The Site Reliability Engineer role suits experienced operators and engineers who combine software development and systems engineering to ensure resilient, performant production services. Candidates should apply if they are comfortable partnering with development teams, taking on-call responsibility and driving continuous improvement in availability and incident reduction.
Site Reliability Engineer Job Profile
The Site Reliability Engineer is responsible for maintaining and improving the reliability, availability and performance of critical services. This role balances proactive engineering work with operational duties to prevent incidents and reduce mean time to recovery when faults occur.
The purpose of the role is to embed reliability practices across the service lifecycle, implement automation to reduce toil, and collaborate with product and engineering teams to maintain defined service targets and operational readiness.
Site Reliability Engineer Job Description
Site Reliability Engineers design, build and maintain the systems and processes that support production services. They define and measure service-level indicators and objectives, develop automation to support deployment and recovery, and implement monitoring and alerting to detect degradation early. The role requires working across teams to embed reliability requirements into designs and deployments.

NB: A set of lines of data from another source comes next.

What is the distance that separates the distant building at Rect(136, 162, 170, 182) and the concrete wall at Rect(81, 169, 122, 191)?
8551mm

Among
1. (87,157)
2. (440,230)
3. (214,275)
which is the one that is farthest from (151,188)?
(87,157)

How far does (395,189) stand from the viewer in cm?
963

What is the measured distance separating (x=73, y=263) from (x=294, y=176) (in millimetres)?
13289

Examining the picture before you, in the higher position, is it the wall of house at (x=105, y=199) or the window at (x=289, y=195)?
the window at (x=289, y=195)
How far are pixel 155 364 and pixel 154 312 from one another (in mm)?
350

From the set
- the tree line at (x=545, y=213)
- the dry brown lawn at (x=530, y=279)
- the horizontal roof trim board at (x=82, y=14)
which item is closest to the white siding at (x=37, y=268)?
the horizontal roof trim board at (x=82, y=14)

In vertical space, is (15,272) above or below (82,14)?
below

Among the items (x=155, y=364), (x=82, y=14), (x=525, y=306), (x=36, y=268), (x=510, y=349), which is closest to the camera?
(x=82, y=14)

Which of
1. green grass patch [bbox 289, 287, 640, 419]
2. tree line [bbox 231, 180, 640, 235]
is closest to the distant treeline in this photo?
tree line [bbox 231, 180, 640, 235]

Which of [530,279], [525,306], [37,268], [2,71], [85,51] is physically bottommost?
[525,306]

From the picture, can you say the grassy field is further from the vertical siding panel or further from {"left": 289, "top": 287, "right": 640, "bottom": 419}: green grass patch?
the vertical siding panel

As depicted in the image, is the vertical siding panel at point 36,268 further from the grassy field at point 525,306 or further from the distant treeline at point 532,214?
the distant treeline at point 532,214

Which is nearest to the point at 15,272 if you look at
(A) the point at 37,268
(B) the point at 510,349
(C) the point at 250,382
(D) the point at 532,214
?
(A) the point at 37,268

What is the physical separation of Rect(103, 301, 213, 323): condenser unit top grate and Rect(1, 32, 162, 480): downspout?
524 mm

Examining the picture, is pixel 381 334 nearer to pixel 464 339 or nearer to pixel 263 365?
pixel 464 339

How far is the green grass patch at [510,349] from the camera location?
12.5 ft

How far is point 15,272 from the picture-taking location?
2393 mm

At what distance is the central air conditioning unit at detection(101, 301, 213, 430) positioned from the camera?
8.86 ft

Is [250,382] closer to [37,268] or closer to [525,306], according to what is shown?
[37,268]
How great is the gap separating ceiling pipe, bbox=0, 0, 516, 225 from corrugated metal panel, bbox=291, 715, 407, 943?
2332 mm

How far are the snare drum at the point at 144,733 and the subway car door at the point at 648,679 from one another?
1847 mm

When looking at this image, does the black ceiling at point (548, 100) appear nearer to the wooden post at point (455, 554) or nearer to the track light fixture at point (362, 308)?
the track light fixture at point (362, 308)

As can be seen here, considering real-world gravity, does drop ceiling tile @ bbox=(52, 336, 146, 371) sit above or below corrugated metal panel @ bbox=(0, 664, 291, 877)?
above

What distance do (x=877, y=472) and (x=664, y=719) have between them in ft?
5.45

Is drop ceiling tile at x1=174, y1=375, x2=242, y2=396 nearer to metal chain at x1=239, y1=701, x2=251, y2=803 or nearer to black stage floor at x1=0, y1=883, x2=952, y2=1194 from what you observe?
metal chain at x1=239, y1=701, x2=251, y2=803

In day-to-day work, the role includes participating in incident response, conducting root cause analysis, and delivering remediation to prevent recurrence. The engineer is expected to document runbooks and operational procedures, improve observability and capacity planning, and support release management and change control to minimise risk to live services.
Site Reliability Engineer: Duties and Responsibilities
- Define, monitor and report on service level indicators, objectives and agreements to measure reliability performance.
- Design and implement automation to reduce manual operational tasks and improve deployment consistency.
- Develop and maintain monitoring, logging and alerting to detect and communicate service issues proactively.
- Participate in on-call rotations to respond to incidents and restore services within agreed targets.
- Lead incident triage and post-incident reviews, producing actionable root cause analysis and remediation plans.
- Collaborate with development teams to introduce reliability requirements into architecture and release planning.
- Author and maintain runbooks, operational playbooks and run-time documentation for support teams.
- Perform capacity planning and performance tuning to ensure services meet current and projected demand.
- Manage change and release activities to minimise operational risk and ensure smooth deployments.
- Design and validate disaster recovery and business continuity procedures for critical systems.
- Conduct reliability-focused testing such as failure injection and chaos experiments to validate resilience.
- Identify and remediate security and configuration issues that could affect service availability.
- Drive continuous improvement initiatives to reduce incident frequency and shorten recovery times.
- Provide technical guidance and mentorship to engineering and operations colleagues on reliability best practice.
Site Reliability Engineer: Requirements and Qualifications
- Bachelor degree in Computer Science, Engineering or a related technical discipline, or equivalent practical experience.
- Minimum three years experience in systems engineering, production operations or a related SRE role.
- Proven experience with automation and scripting to support deployment, testing and maintenance activities.
- Strong understanding of networking concepts, system architecture and distributed system behaviour.
- Demonstrable experience with monitoring, observability and incident management practices.
- Experience developing and using runbooks, incident playbooks and post-incident analysis techniques.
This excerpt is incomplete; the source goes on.